Directive -> Rewrite the rows below with every "wooden plank" changed to "board" and everything else left as it is. Leave the pictures out of your answer.

>>>

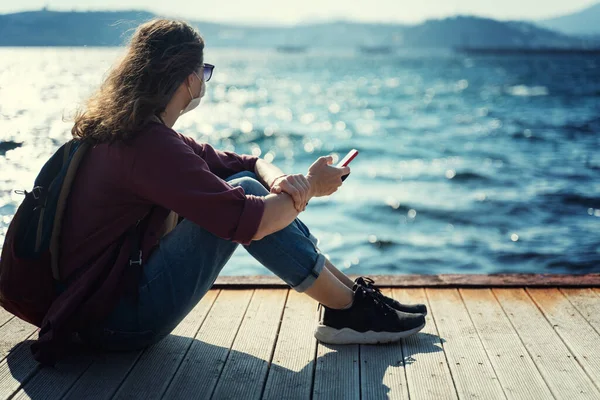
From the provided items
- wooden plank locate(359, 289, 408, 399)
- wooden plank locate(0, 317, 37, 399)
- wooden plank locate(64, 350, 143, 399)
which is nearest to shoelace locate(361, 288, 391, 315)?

<<<

Written solution ->
From the provided items
- board locate(359, 289, 408, 399)
- board locate(0, 317, 37, 399)
- board locate(64, 350, 143, 399)
which is nearest to shoelace locate(361, 288, 391, 315)?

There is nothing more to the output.